Penulis adalah kontributor buku Agama Dan Radikalisme Di Indonesia

SOFTPOWER PENANGANAN EKSTRIMISME (telah dimuat di mejalah Dzulfikar edisi Ramadhan 1430 H)

Oleh: Andi Rahman, MA.


Sesaat setelah bom meledak di hotel JW Marriott dan Rizt Carlton, dunia terhenyak: Terorisme masih bertaji di Indonesia. Presiden SBY bereaksi dengan mengeluarkan statement dugaan motif di balik serangan bom itu. Menurutnya, dalang di balik meledaknya bom ini adalah pihak-pihak yang kecewa dengan pelaksanaan pemilu 2009. Belakangan sikap reaktif presiden ini disayangkan oleh banyak kalangan, mengingat belum ada bukti kuat yang mendukungnya.
Kepolisian kembali menggiatkan operasi penanganan terorisme.
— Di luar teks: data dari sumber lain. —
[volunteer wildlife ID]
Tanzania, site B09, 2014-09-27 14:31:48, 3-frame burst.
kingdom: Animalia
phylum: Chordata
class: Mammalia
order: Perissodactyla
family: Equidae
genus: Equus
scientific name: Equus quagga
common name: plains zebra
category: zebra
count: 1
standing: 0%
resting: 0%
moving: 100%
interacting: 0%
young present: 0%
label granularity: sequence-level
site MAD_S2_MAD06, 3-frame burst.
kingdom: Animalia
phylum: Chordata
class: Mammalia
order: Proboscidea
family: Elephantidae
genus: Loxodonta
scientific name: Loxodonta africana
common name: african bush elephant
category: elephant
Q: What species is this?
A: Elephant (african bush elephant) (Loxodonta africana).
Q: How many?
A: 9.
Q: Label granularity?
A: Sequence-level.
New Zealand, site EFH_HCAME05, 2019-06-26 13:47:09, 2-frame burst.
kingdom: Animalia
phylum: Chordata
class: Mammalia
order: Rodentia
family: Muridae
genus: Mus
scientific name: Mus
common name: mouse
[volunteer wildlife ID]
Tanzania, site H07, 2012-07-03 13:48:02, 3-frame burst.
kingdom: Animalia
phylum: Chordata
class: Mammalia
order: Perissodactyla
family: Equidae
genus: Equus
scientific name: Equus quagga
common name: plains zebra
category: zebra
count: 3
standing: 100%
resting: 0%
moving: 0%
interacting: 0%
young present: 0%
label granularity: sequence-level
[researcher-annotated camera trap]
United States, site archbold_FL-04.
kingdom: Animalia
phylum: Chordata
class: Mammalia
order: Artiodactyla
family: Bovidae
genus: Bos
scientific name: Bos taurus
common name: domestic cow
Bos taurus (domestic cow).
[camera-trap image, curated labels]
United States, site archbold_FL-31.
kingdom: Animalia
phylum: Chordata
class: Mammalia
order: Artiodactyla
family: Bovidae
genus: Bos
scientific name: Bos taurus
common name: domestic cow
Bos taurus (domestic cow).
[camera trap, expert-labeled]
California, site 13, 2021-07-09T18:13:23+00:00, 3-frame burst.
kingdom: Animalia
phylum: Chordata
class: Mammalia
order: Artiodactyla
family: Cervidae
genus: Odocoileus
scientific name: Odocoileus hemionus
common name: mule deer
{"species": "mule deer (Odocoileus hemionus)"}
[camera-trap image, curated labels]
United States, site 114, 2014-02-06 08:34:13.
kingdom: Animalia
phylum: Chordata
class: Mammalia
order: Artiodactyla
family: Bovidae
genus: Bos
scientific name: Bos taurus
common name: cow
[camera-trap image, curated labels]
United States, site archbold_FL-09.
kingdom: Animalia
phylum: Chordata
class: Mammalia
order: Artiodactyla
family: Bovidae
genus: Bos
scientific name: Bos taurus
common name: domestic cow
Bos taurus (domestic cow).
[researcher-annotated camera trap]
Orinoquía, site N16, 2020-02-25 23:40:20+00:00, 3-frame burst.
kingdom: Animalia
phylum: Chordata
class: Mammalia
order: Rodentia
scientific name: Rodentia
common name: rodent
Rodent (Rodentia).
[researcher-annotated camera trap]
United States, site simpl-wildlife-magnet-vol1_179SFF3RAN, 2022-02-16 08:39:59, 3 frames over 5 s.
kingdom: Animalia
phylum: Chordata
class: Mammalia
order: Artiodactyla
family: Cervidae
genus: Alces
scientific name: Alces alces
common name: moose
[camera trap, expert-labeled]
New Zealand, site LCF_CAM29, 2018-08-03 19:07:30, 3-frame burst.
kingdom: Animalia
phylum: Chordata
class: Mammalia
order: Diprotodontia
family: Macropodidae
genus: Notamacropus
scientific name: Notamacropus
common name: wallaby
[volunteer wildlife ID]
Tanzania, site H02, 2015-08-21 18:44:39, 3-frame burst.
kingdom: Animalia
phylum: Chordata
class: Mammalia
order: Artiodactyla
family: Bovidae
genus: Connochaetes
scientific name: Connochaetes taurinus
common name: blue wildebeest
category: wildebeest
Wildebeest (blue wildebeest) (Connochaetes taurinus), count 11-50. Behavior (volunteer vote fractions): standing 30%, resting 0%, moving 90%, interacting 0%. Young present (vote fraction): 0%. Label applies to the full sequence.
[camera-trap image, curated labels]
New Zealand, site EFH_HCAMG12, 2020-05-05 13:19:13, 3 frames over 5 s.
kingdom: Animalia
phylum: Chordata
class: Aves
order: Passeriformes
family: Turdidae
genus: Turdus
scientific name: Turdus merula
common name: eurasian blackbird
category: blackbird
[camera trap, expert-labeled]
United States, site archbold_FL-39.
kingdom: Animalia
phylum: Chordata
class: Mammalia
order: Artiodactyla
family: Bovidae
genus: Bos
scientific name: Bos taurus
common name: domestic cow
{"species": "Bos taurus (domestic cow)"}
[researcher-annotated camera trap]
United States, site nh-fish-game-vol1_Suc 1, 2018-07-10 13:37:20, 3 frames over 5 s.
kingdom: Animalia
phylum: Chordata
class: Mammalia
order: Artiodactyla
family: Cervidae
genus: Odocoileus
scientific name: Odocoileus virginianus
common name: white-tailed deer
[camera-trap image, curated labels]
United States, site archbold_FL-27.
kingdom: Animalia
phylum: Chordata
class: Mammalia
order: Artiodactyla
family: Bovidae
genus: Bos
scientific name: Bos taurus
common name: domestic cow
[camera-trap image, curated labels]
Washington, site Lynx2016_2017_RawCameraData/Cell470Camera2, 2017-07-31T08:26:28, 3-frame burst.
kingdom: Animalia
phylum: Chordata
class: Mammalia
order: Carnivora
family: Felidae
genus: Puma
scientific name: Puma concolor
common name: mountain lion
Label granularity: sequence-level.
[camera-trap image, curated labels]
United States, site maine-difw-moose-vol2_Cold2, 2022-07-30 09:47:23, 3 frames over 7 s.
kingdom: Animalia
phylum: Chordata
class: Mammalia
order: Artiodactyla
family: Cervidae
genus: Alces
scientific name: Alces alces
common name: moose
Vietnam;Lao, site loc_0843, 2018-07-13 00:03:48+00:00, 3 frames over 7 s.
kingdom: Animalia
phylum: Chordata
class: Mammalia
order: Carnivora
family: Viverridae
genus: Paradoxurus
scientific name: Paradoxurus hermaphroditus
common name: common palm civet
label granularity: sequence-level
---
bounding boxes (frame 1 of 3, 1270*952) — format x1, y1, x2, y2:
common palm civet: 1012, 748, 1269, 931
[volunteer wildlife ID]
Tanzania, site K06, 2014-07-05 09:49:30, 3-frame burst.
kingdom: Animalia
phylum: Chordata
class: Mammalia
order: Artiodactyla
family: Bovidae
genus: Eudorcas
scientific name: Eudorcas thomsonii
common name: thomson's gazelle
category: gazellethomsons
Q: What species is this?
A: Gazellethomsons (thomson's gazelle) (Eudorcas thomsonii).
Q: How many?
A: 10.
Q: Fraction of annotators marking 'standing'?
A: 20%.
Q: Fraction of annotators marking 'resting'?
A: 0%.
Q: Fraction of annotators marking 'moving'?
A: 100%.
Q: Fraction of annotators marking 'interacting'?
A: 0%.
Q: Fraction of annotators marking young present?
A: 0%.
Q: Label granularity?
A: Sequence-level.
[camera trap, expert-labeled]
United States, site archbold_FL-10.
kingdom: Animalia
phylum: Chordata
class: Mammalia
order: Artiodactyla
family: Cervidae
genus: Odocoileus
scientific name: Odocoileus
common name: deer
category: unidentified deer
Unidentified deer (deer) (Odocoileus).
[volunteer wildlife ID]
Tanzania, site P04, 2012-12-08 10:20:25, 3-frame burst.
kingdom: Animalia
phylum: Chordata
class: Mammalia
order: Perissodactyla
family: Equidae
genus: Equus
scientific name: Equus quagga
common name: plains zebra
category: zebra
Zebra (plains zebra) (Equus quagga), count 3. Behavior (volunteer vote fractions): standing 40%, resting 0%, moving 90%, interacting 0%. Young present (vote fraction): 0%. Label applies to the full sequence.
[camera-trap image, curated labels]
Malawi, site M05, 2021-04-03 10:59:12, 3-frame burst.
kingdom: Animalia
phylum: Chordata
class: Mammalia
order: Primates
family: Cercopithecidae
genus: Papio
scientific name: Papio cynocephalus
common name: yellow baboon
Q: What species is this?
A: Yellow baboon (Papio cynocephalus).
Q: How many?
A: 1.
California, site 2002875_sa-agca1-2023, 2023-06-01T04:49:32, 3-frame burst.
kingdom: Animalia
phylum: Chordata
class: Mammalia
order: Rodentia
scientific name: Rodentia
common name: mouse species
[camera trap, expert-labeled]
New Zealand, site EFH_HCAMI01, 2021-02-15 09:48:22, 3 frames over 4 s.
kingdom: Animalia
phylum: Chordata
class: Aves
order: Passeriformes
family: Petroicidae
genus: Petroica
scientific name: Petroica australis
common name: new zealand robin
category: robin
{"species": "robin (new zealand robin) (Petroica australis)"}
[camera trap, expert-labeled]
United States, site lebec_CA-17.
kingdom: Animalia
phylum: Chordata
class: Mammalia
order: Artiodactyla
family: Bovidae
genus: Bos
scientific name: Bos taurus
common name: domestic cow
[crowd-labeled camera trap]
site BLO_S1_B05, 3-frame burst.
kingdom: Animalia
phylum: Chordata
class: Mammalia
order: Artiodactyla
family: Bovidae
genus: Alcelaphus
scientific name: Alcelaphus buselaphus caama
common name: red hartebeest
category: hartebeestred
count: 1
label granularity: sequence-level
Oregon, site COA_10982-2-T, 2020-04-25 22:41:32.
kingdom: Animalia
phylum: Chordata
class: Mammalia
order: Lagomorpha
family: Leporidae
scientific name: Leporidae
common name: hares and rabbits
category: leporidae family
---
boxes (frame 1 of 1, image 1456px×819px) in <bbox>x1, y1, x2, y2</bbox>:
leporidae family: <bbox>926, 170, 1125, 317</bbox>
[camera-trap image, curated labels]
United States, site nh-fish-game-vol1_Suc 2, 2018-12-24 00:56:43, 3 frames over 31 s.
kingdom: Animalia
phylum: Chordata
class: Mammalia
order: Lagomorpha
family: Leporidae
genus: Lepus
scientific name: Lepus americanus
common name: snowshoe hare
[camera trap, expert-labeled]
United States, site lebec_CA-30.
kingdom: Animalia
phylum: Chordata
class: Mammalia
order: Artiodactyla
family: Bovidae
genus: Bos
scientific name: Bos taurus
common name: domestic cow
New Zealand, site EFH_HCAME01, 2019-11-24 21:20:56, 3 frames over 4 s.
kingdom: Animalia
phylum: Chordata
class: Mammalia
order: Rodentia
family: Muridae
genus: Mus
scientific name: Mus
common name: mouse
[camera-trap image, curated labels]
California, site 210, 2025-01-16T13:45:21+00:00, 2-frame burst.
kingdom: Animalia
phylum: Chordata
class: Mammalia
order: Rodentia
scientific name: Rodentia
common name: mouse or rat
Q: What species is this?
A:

Penangkapan orang-orang yang diduga terkait dengan peristiwa itu marak dilakukan. Dalam telekonfrensi bersama kepala daerah seluruh Indonesia, presiden SBY menekankan perlunya “kesiagaan nasional” akan aksi teror lanjutan. Masyarakat diminta aktif menjaga wilayahnya dan melapor ke pihak berwajib kalau ada orang yang dicurigai terkait kelompok tertentu yang selama ini dituduh menjadi pelaku teror di Indonesia.
Pemerintah mengedepankan pendekatan “keras” dalam menangani kasus terorisme. Orang-orang yang diduga menjadi pelaku teror dicokok. Sebagian dari mereka ada yang dibebaskan karena tidak terbukti terlibat, dan sebagian yang lain berakhir di penjara (bahkan ada yang divonis mati). Penjara, sebaik apapun fasilitas yang tersedia, merupakan tempat yang menimbulkan trauma. Orang-orang yang sempat dipenjara, baik yang terbukti terlibat terorisme maupun yang menjadi korban salah tangkap, akan terstigmakan sebagai teroris. Perasaan ini memicu trauma yang mematik “rasa dendam”. Akhirnya kebencian terhadap hal-hal yang selama ini menjadi objek perlawanan para ekstrimis semakin meningkat. Saat bebas dari penjara, akan sangat mungkin mereka kembali ke terlibat dalam aksi teror. Bagus Budi Pranoto dan Air Setiawan adalah contoh narapidana terorisme yang kembali melakukan aksinya setelah keluar dari penjara.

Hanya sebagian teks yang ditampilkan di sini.